Su repentina tristeza me pareció que no era sólo por la costumbre perdida sino también por los años marchados.

—Creo que es el momento de que hablemos de esa cueva del tesoro.

—¡Ah, la cueva! ¿Cómo lo sabe usted?

—Su prima me informó. Dijo que su familia estuvo buscando en ella.

—Sí, porque precisamente la gran necesidad hacía creer a la gente que pudieran existir esas cosas. Así lo creyeran mi abuelo y su hermano. En todos los Conceyos de Asturias hay creencias de muchos tesoros, buscados durante cantidad de años. Hubiera gente que enloqueciera dándole a la cabeza con eso.

—¿Cómo llegó a su conocimiento la posibilidad de que existiera tal cosa en tal lugar?

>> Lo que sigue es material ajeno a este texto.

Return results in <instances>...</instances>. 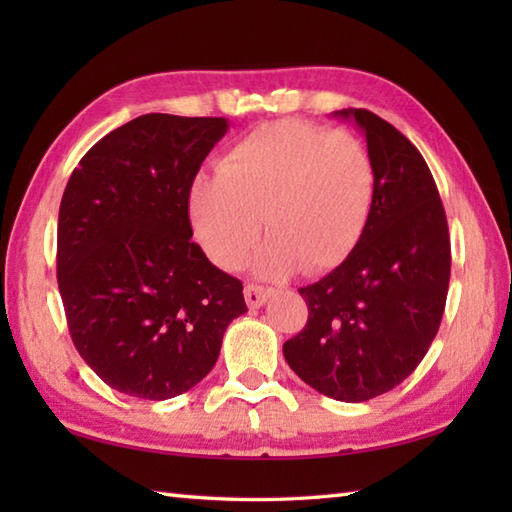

—En las ferias de ganao, algunos charranes fueran ofreciendo las gacetas o estafetas, como llamaran a esos papeles. Dijeran, por ejemplo, que hubieran de marchar urgente a Xixón o a Madrid y no pudieran entretenerse en lo buscar, pero que fuera cosa segura. Por eso con gran dolor tuvieran que desprenderse de ellas.

—A cambio de dinero, claro.

—A los abuelos costoles doscientos reales. Una barbaridad. Pusieran el dinero a medias.